### Saved entries
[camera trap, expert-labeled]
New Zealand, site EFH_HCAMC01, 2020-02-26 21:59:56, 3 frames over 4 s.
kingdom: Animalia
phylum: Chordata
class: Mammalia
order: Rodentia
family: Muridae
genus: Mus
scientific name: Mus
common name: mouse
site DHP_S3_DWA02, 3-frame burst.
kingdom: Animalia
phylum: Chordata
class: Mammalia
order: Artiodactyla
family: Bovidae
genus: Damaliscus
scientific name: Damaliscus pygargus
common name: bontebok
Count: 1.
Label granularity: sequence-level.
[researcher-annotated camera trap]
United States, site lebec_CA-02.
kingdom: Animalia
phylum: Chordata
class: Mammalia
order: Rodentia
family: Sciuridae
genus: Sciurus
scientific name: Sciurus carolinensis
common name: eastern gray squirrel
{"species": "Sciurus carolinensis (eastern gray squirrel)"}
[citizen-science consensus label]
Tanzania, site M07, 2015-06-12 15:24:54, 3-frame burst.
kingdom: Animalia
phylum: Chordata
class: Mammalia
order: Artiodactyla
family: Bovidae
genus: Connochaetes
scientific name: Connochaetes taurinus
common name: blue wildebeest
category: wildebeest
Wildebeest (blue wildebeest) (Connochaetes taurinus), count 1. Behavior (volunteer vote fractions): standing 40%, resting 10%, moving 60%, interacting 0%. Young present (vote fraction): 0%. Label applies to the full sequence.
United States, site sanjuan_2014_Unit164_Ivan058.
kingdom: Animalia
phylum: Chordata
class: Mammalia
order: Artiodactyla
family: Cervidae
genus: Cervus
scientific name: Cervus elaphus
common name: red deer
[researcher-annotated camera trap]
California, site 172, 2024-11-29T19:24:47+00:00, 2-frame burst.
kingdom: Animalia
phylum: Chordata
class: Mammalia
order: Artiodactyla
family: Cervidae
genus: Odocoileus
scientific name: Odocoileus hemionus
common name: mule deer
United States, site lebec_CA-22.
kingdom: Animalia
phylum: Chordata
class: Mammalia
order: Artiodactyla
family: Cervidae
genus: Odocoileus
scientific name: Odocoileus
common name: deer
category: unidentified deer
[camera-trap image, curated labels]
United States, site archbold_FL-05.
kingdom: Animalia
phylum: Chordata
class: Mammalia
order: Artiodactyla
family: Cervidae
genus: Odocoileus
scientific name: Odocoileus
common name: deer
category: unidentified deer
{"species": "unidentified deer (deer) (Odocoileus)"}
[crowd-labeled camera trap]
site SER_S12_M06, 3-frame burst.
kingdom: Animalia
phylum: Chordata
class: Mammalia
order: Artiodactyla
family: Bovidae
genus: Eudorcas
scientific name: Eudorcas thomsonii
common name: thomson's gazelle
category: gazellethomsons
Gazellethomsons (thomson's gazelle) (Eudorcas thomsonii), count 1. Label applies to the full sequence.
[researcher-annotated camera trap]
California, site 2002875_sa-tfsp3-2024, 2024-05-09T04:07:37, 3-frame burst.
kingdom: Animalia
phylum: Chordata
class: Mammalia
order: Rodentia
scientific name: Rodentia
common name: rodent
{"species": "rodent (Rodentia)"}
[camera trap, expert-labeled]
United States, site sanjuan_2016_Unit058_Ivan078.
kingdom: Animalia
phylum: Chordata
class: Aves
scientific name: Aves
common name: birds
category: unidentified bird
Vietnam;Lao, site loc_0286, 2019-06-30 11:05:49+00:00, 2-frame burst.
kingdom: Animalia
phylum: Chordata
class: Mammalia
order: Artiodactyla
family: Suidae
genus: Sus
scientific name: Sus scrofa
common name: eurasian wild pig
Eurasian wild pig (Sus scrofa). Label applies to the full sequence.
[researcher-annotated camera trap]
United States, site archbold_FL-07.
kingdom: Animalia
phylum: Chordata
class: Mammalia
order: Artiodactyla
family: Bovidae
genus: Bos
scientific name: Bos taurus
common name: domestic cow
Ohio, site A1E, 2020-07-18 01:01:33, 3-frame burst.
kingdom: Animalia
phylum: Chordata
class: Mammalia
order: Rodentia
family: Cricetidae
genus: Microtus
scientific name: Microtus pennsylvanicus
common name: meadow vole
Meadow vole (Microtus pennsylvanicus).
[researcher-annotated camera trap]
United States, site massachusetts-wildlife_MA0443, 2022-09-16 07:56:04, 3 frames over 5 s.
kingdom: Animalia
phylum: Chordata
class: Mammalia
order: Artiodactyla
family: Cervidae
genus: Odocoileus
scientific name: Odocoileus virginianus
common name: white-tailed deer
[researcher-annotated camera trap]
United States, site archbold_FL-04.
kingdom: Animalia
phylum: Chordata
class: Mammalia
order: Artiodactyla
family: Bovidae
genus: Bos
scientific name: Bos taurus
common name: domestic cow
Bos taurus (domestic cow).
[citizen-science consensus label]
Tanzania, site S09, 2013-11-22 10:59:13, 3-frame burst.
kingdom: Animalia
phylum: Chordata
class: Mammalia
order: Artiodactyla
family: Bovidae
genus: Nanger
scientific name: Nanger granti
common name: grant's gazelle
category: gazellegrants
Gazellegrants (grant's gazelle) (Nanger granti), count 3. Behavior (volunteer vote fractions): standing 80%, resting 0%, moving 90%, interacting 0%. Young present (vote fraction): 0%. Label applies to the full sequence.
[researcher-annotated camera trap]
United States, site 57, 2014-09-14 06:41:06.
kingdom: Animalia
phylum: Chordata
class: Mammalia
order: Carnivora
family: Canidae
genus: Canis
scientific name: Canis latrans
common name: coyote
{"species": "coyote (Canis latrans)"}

### About this task
The records above are to be given again in full, word for word.

### Response area
[camera trap, expert-labeled]
New Zealand, site EFH_HCAMC01, 2020-02-26 21:59:56, 3 frames over 4 s.
kingdom: Animalia
phylum: Chordata
class: Mammalia
order: Rodentia
family: Muridae
genus: Mus
scientific name: Mus
common name: mouse
site DHP_S3_DWA02, 3-frame burst.
kingdom: Animalia
phylum: Chordata
class: Mammalia
order: Artiodactyla
family: Bovidae
genus: Damaliscus
scientific name: Damaliscus pygargus
common name: bontebok
Count: 1.
Label granularity: sequence-level.
[researcher-annotated camera trap]
United States, site lebec_CA-02.
kingdom: Animalia
phylum: Chordata
class: Mammalia
order: Rodentia
family: Sciuridae
genus: Sciurus
scientific name: Sciurus carolinensis
common name: eastern gray squirrel
{"species": "Sciurus carolinensis (eastern gray squirrel)"}
[citizen-science consensus label]
Tanzania, site M07, 2015-06-12 15:24:54, 3-frame burst.
kingdom: Animalia
phylum: Chordata
class: Mammalia
order: Artiodactyla
family: Bovidae
genus: Connochaetes
scientific name: Connochaetes taurinus
common name: blue wildebeest
category: wildebeest
Wildebeest (blue wildebeest) (Connochaetes taurinus), count 1. Behavior (volunteer vote fractions): standing 40%, resting 10%, moving 60%, interacting 0%. Young present (vote fraction): 0%. Label applies to the full sequence.
United States, site sanjuan_2014_Unit164_Ivan058.
kingdom: Animalia
phylum: Chordata
class: Mammalia
order: Artiodactyla
family: Cervidae
genus: Cervus
scientific name: Cervus elaphus
common name: red deer
[researcher-annotated camera trap]
California, site 172, 2024-11-29T19:24:47+00:00, 2-frame burst.
kingdom: Animalia
phylum: Chordata
class: Mammalia
order: Artiodactyla
family: Cervidae
genus: Odocoileus
scientific name: Odocoileus hemionus
common name: mule deer
United States, site lebec_CA-22.
kingdom: Animalia
phylum: Chordata
class: Mammalia
order: Artiodactyla
family: Cervidae
genus: Odocoileus
scientific name: Odocoileus
common name: deer
category: unidentified deer
[camera-trap image, curated labels]
United States, site archbold_FL-05.
kingdom: Animalia
phylum: Chordata
class: Mammalia
order: Artiodactyla
family: Cervidae
genus: Odocoileus
scientific name: Odocoileus
common name: deer
category: unidentified deer
{"species": "unidentified deer (deer) (Odocoileus)"}
[crowd-labeled camera trap]
site SER_S12_M06, 3-frame burst.
kingdom: Animalia
phylum: Chordata
class: Mammalia
order: Artiodactyla
family: Bovidae
genus: Eudorcas
scientific name: Eudorcas thomsonii
common name: thomson's gazelle
category: gazellethomsons
Gazellethomsons (thomson's gazelle) (Eudorcas thomsonii), count 1. Label applies to the full sequence.
[researcher-annotated camera trap]
California, site 2002875_sa-tfsp3-2024, 2024-05-09T04:07:37, 3-frame burst.
kingdom: Animalia
phylum: Chordata
class: Mammalia
order: Rodentia
scientific name: Rodentia
common name: rodent
{"species": "rodent (Rodentia)"}
[camera trap, expert-labeled]
United States, site sanjuan_2016_Unit058_Ivan078.
kingdom: Animalia
phylum: Chordata
class: Aves
scientific name: Aves
common name: birds
category: unidentified bird
Vietnam;Lao, site loc_0286, 2019-06-30 11:05:49+00:00, 2-frame burst.
kingdom: Animalia
phylum: Chordata
class: Mammalia
order: Artiodactyla
family: Suidae
genus: Sus
scientific name: Sus scrofa
common name: eurasian wild pig
Eurasian wild pig (Sus scrofa). Label applies to the full sequence.
[researcher-annotated camera trap]
United States, site archbold_FL-07.
kingdom: Animalia
phylum: Chordata
class: Mammalia
order: Artiodactyla
family: Bovidae
genus: Bos
scientific name: Bos taurus
common name: domestic cow
Ohio, site A1E, 2020-07-18 01:01:33, 3-frame burst.
kingdom: Animalia
phylum: Chordata
class: Mammalia
order: Rodentia
family: Cricetidae
genus: Microtus
scientific name: Microtus pennsylvanicus
common name: meadow vole
Meadow vole (Microtus pennsylvanicus).
[researcher-annotated camera trap]
United States, site massachusetts-wildlife_MA0443, 2022-09-16 07:56:04, 3 frames over 5 s.
kingdom: Animalia
phylum: Chordata
class: Mammalia
order: Artiodactyla
family: Cervidae
genus: Odocoileus
scientific name: Odocoileus virginianus
common name: white-tailed deer
[researcher-annotated camera trap]
United States, site archbold_FL-04.
kingdom: Animalia
phylum: Chordata
class: Mammalia
order: Artiodactyla
family: Bovidae
genus: Bos
scientific name: Bos taurus
common name: domestic cow
Bos taurus (domestic cow).
[citizen-science consensus label]
Tanzania, site S09, 2013-11-22 10:59:13, 3-frame burst.
kingdom: Animalia
phylum: Chordata
class: Mammalia
order: Artiodactyla
family: Bovidae
genus: Nanger
scientific name: Nanger granti
common name: grant's gazelle
category: gazellegrants
Gazellegrants (grant's gazelle) (Nanger granti), count 3. Behavior (volunteer vote fractions): standing 80%, resting 0%, moving 90%, interacting 0%. Young present (vote fraction): 0%. Label applies to the full sequence.
[researcher-annotated camera trap]
United States, site 57, 2014-09-14 06:41:06.
kingdom: Animalia
phylum: Chordata
class: Mammalia
order: Carnivora
family: Canidae
genus: Canis
scientific name: Canis latrans
common name: coyote
{"species": "coyote (Canis latrans)"}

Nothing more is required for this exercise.